* _Excerpt to read_
'''
Staging your home- How to sell your house for more

Home Staging increases sales price and reduces time on market

Learn why staging your home home staging increases your sales price and speed of sale.  The video explains staging a house for selling and when to do it.






This is Kevin Wall with  Home staging is a low cost way to increase your sells price

What if could you could earn an extra 10% return on your biggest investment without additional cost? Are you motivated to learn how?

According to sites like National Association of Realtors and Home Staging Resources, 46% of staged homes sell for 10% more than comparison properties.

Staged homes sell 43% faster than non-staged homes. That is more money faster into your pocket. Sound interesting? Here are three reasons why you should
stage your home.

Reason number 1- Buyers want to see themselves in the prospective property.

They won’t be able to do that if your things are getting in the way. Many people do not stage their homes because they do not like the inconvenience.

They say to themselves, “It is my house  and I want it the way I have it. Buyers will overlook my mess.”

No they won’t!
'''
* _Record set_
'''
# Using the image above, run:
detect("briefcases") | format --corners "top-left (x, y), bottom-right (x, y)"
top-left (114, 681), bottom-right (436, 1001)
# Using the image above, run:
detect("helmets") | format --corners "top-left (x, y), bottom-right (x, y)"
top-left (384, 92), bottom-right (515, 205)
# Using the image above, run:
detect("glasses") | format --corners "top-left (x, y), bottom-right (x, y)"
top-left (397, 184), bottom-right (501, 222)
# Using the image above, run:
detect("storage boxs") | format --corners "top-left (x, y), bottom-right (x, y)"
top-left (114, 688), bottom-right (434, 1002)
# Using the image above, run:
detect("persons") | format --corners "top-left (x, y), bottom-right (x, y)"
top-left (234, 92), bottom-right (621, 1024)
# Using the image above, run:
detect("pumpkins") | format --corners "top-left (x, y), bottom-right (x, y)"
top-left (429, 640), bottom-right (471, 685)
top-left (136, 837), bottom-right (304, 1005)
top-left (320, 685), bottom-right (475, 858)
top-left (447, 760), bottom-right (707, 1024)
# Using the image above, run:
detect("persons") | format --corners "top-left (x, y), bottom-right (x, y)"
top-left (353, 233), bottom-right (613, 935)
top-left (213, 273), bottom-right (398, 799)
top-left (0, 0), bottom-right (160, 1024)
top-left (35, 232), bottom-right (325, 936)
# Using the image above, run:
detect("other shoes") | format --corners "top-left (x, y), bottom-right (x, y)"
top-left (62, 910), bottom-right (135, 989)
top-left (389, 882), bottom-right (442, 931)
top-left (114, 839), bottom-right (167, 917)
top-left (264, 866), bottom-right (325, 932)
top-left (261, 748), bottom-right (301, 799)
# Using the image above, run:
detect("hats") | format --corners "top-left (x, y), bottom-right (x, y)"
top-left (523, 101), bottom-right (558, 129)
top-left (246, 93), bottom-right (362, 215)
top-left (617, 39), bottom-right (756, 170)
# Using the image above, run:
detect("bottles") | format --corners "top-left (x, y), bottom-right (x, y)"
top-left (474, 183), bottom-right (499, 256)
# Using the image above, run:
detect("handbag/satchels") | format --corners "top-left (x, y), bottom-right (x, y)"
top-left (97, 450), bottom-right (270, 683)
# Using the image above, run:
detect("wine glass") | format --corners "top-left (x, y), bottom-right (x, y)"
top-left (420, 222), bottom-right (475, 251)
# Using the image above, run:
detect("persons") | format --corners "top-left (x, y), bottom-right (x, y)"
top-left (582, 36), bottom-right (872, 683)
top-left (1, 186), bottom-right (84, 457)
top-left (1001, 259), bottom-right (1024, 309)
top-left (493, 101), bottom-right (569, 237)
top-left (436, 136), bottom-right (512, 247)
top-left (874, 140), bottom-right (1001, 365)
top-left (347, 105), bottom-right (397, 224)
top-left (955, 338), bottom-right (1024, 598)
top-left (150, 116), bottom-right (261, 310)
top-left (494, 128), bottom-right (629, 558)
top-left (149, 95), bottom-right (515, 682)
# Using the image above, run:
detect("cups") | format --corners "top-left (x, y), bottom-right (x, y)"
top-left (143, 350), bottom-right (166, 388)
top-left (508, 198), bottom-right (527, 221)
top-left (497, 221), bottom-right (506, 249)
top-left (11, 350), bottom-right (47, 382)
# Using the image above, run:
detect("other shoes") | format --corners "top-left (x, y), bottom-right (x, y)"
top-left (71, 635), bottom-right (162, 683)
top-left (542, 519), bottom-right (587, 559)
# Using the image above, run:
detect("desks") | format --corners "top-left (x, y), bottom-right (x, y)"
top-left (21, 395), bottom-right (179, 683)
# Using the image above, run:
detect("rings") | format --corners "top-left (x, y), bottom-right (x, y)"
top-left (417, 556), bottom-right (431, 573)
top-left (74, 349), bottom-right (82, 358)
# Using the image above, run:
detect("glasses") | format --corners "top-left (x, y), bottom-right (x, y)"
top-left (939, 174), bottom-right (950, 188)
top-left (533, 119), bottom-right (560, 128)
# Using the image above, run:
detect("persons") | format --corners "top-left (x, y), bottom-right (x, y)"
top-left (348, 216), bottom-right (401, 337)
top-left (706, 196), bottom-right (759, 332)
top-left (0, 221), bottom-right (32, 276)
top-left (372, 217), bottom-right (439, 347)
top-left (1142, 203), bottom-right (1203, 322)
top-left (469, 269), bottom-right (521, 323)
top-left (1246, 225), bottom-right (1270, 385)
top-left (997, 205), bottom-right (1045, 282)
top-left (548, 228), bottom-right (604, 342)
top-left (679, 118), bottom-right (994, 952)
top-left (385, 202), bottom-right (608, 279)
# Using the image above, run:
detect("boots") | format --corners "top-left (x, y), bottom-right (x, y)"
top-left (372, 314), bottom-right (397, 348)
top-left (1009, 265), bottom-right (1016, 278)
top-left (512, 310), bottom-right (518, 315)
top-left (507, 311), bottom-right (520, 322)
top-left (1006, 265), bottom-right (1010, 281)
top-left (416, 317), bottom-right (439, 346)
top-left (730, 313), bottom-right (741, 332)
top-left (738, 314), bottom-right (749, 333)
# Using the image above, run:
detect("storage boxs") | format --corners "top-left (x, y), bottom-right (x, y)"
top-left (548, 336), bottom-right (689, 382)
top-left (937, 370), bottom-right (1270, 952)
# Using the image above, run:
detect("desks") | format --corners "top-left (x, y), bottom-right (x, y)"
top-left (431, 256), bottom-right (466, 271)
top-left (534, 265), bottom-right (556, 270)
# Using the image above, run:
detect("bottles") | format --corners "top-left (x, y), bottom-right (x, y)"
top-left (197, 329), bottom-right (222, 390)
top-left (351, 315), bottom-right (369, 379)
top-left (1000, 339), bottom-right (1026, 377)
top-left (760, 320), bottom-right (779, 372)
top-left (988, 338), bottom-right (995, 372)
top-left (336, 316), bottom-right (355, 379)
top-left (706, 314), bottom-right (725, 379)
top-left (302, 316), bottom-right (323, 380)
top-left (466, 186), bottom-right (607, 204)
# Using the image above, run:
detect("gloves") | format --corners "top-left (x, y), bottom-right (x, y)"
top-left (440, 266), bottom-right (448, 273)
'''
* _What to work on_
(a) Translate this sentence from the home staging text into Spanish: "Staged homes sell 43% faster than non-staged homes."
(b) Reproduce the home staging text starting with "Learn why staging" and going on through "to learn how?".
(c) List each distinct percentage figure that appears in the home staging text, in order of first appearance.
The entries have no connection to the home staging text.

* _Per-task answers_
(a) Las viviendas acondicionadas para la venta se venden un 43 % más rápido que las viviendas no acondicionadas.

(b)
Learn why staging your home home staging increases your sales price and speed of sale.  The video explains staging a house for selling and when to do it.






This is Kevin Wall with  Home staging is a low cost way to increase your sells price

What if could you could earn an extra 10% return on your biggest investment without additional cost? Are you motivated to learn how?

(c)
10%
46%
43%